Recopiez à l'identique les lignes ci-dessous, depuis celle qui contient « How far is the » jusqu'à la fin, ces deux bornes comprises. N'incluez pas les images dans votre réponse.

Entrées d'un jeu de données
::::::

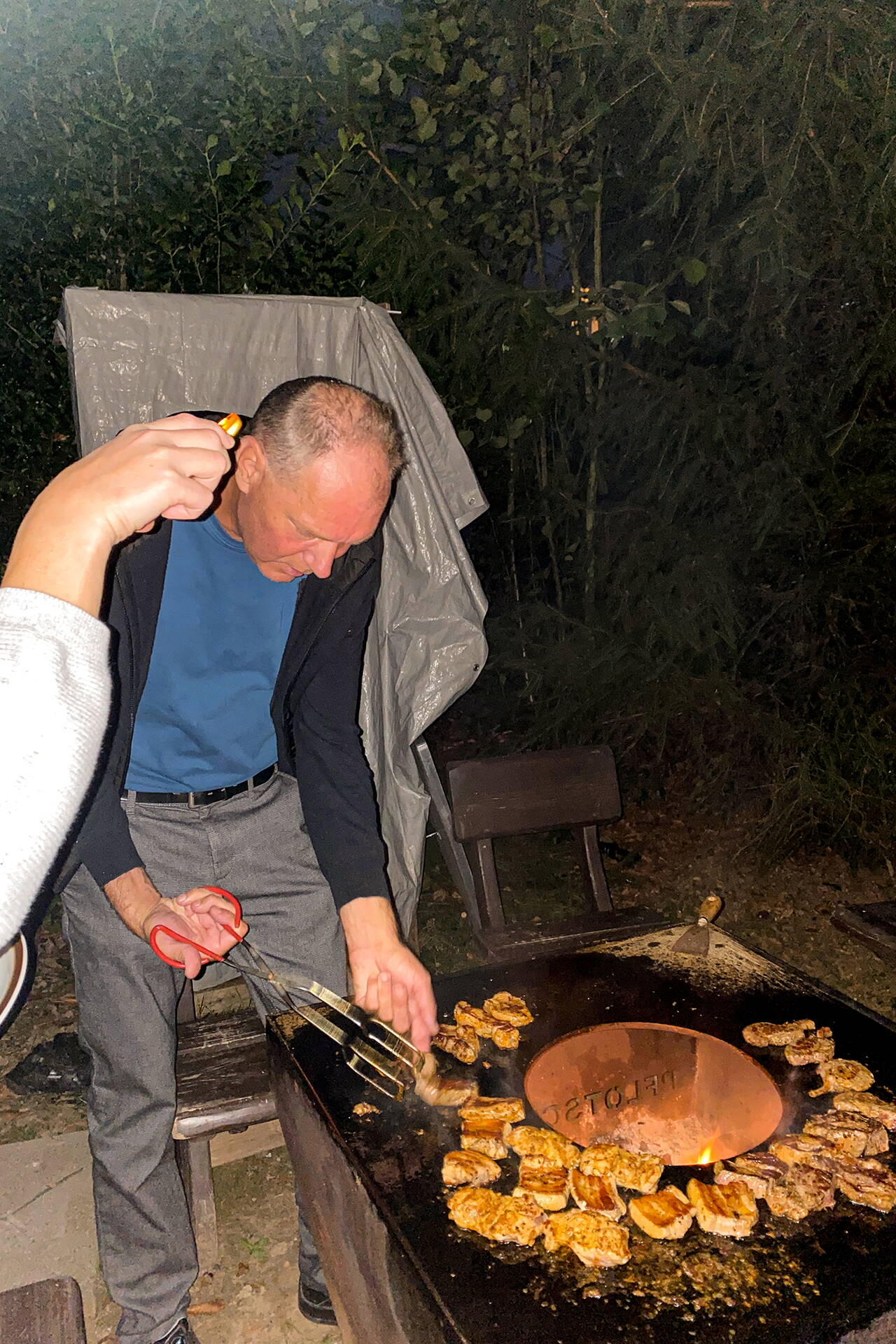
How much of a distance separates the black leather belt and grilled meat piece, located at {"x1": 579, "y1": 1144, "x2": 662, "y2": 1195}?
1289mm

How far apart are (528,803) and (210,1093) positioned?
5.20 ft

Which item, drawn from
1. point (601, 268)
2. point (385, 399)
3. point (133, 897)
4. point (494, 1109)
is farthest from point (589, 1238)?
point (601, 268)

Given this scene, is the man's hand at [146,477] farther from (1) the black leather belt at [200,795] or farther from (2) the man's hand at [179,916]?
(1) the black leather belt at [200,795]

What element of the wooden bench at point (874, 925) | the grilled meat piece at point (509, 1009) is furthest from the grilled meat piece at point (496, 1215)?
the wooden bench at point (874, 925)

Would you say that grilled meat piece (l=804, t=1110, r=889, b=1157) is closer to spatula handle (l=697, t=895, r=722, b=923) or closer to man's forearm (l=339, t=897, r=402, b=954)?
spatula handle (l=697, t=895, r=722, b=923)

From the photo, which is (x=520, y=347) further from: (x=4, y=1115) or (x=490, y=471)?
(x=4, y=1115)

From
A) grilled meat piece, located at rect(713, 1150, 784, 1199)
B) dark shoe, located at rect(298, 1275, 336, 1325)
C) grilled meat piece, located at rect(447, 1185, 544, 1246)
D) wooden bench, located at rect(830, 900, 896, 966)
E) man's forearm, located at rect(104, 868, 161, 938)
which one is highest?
man's forearm, located at rect(104, 868, 161, 938)

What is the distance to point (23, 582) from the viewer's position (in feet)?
2.38

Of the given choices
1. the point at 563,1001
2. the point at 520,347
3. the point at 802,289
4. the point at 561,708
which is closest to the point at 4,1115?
the point at 563,1001

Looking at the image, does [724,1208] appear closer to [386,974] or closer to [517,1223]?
[517,1223]

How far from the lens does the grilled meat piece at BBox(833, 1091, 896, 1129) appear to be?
170 centimetres

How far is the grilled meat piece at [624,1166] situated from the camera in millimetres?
1579

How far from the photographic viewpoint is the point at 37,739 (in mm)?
655

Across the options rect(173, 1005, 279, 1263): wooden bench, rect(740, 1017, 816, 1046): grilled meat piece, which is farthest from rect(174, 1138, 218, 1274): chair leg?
rect(740, 1017, 816, 1046): grilled meat piece
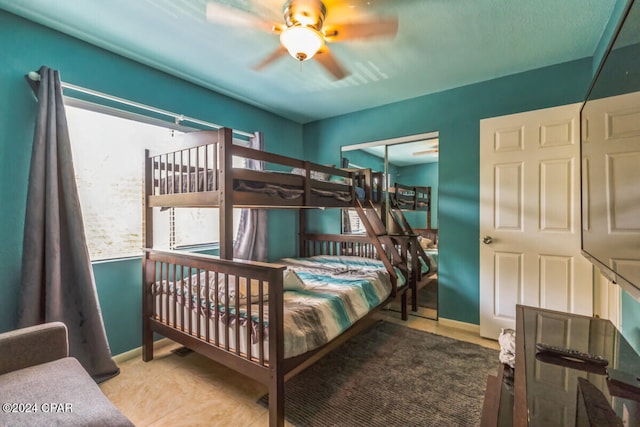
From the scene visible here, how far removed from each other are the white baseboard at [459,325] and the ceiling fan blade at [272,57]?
3.08 m

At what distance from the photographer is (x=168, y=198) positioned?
6.71 ft

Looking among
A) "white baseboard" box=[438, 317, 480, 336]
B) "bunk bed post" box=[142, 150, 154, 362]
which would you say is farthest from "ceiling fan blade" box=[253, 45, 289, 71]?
"white baseboard" box=[438, 317, 480, 336]

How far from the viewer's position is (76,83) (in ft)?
6.72

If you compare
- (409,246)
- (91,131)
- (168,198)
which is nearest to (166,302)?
(168,198)

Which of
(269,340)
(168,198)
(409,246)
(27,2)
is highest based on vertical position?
(27,2)

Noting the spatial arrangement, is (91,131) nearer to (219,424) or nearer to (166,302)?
(166,302)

::::::

*Corrigé de l'exercice*
How far is the grilled meat piece at [624,1166] situated from the camera in millimetres?
1579

How far from the photographic viewpoint is the point at 37,739 (in mm)?
655

Across the options rect(173, 1005, 279, 1263): wooden bench, rect(740, 1017, 816, 1046): grilled meat piece, which is farthest from rect(174, 1138, 218, 1274): chair leg?
rect(740, 1017, 816, 1046): grilled meat piece
From the scene visible here, how far removed from each other are the white baseboard at [459,325] and the ceiling fan blade at [272,57]?
3.08 m

At what distance from the photographer is (x=168, y=198) positioned?
6.71 ft

Looking among
A) "white baseboard" box=[438, 317, 480, 336]
B) "bunk bed post" box=[142, 150, 154, 362]
which would you say is farthest from "ceiling fan blade" box=[253, 45, 289, 71]?
"white baseboard" box=[438, 317, 480, 336]

How far from the viewer's position is (76,83) (in ft)?
6.72

If you compare
- (409,246)
- (91,131)
- (168,198)
which is nearest to (166,302)?
(168,198)

Which of
(269,340)
(168,198)
(409,246)
(27,2)
is highest based on vertical position?
(27,2)

Noting the spatial arrangement, is (91,131) nearer to (219,424) or nearer to (166,302)?
(166,302)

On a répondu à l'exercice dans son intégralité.